Peraturan KPU soal larangan eks narapidana korupsi maju sebagai calon legislatif belum disetujui Menteri Hukum dan HAM (Menkumham). Padahal, PKPU tersebut telah ditandatangani dan disahkan KPU.
Kondisi itu tidak terlepas dari belum berubahnya pendapat maupun argumen dari kedua belah pihak. KPU masih menginginkan larangan mantan terpidana korupsi nyaleg tetap ada. Sementara, Menkumham berada pada posisi sebaliknya.

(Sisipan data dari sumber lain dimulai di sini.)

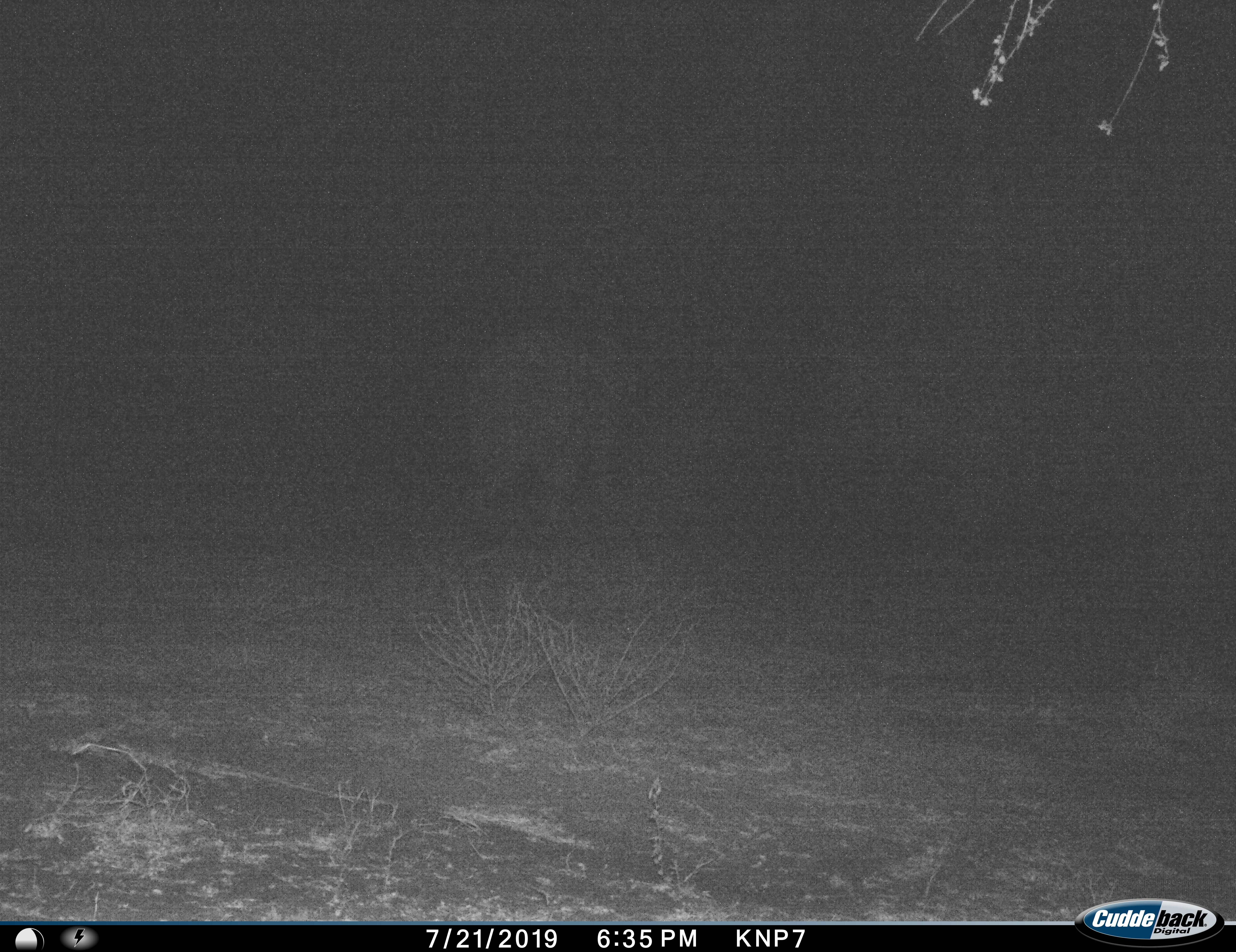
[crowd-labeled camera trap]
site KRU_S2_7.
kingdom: Animalia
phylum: Chordata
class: Mammalia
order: Proboscidea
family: Elephantidae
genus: Loxodonta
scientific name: Loxodonta africana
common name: african bush elephant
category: elephant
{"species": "elephant (african bush elephant) (Loxodonta africana)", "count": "1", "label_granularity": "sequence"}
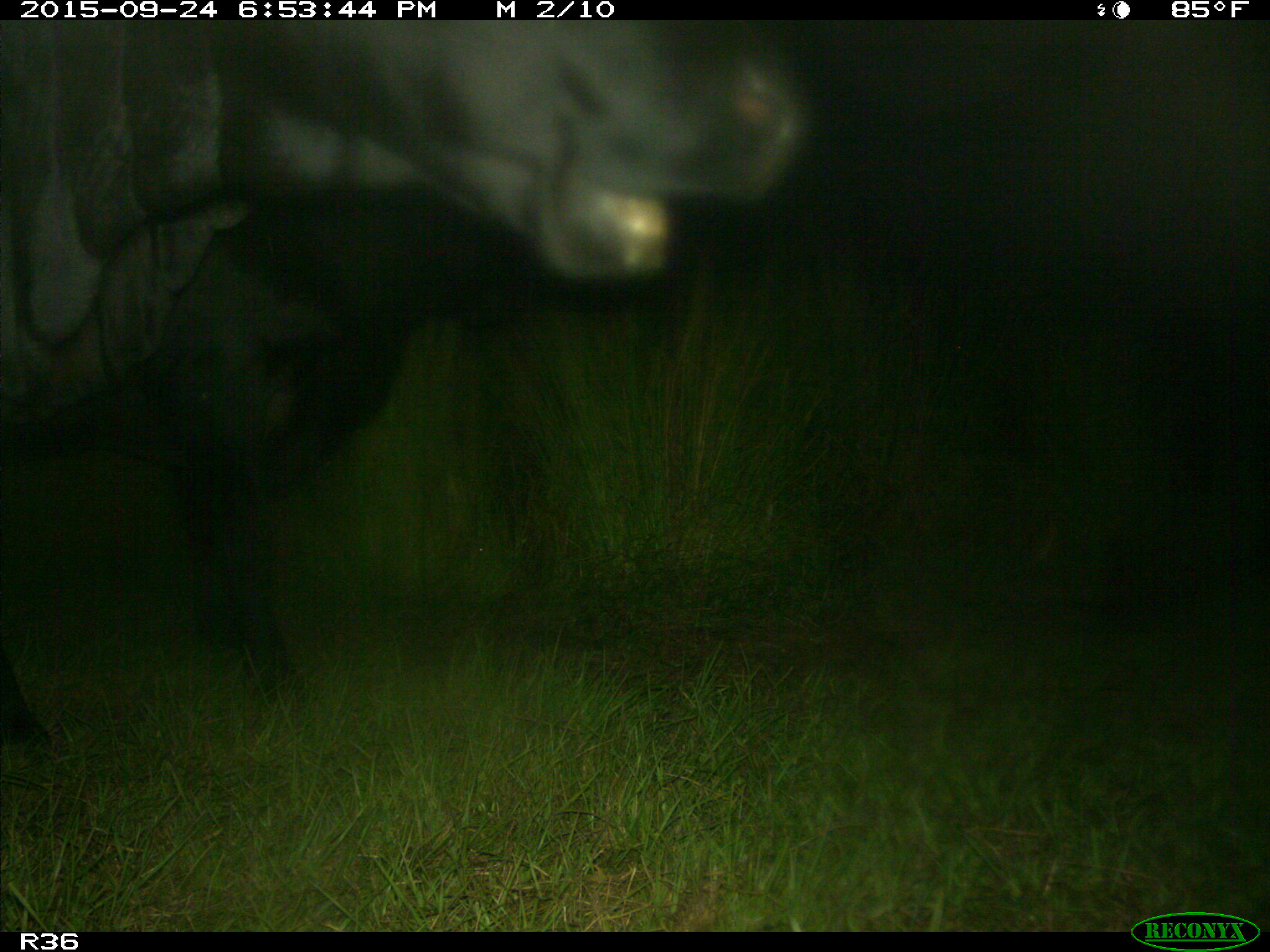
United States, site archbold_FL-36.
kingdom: Animalia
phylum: Chordata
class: Mammalia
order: Artiodactyla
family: Bovidae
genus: Bos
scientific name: Bos taurus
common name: domestic cow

Praktisi Hukum Pemilu, Ahmad Irawan, mengatakan, Menkumham memiliki alasan sendiri untuk menolak melakukan pengundangan terhadap PKPU yang disusun KPU. Salah satunya, PKPU tersebut bertentangan dengan peraturan yang lebih tinggi, yakni putusan Mahkamah Konstitusi (MK).
"Kini pertanyaannya apakah Peraturan KPU yang telah disahkan dan ditetapkan tersebut berlaku meskipun belum diundangkan?," katan Irawan melalui siaran pers yang diterima alinea.id.
Pria yang berprofesi sebagai advokat tersebut berpandangan, dari segi hukum ada beberapa pendapat mengenai hal tersebut.
Pengundangan merupakan bagian akhir dari proses pembentukan peraturan perundang-undangan. Posisi Peraturan KPU mengenai larangan mantan terpidana korupsi untuk nyaleg, baru sampai pada tahapan pengesahan atau penetapan KPU selaku pembuat regulasi. Sekaligus memiliki wewenang menyusun peraturan teknis penyelenggaraan.
Peraturan KPU merupakan salah satu kategori peraturan perundang-undangan yang harus diundangkan dalam lembaran negara Republik Indonesia. "KPU sebagai badan/lembaga/komisi yang dibentuk berdasarkan UUD 1945 dan undang-undang," tegasnya.
Pengundangan peraturan KPU merupakan wewenang Menteri Hukum dan HAM untuk menempatkan peraturan tersebut dalam lembaran negara dan berita negara. Pelaksanaan pengundangan harus dilakukan karena setiap peraturan perundang-undangan mulai berlaku dan mempunyai kekuatan mengikat saat diundangkan.
Selanjutnya, pengundangan dari aspek normatif dan filosofis memiliki konsekuensi hukum bagi setiap warga negara dianggap telah mengetahui berlakunya suatu peraturan (fiksi hukum).
Itu artinya, semua orang dianggap mengetahui hukum yang disahkan dan ditetapkan oleh KPU (presumptio iures de iure). Jika tidak ada pengundangan, maka warga negara atau peserta pemilu yang terikat dengan peraturan KPU tersebut, tidak dapat diberi sanksi atas suatu aturan yang tidak diketahuinya.
Maka, tidak tepat dan keliru jika ada yang mengatakan Peraturan KPU yang tidak diundangkan memiliki kekuatan hukum yang mengikat. "Itu merupakan pendapat hukum yang keliru," jelasnya.
Mengingat kalender ketatanegaraan yang telah diatur dalam Undang-Undang Pemilu terus jalan dan berganti. Maka, kebuntuan tersebut harus segera diakhiri. Salah satunya, meminta Mahkamah Agung melakukan pengujian PKPU tersebut. Sisi yang lainnya, KPU sebaiknya memundurkan jadwal pelaksanaan pendaftaran calon legislatif untuk menunggu putusan Mahkamah Agung.
Dengan demikian, wajah masing-masing lembaga negara bisa tetap terselamatkan, lebih penting lagi kepastian hukum yang adil dapat diwujudkan.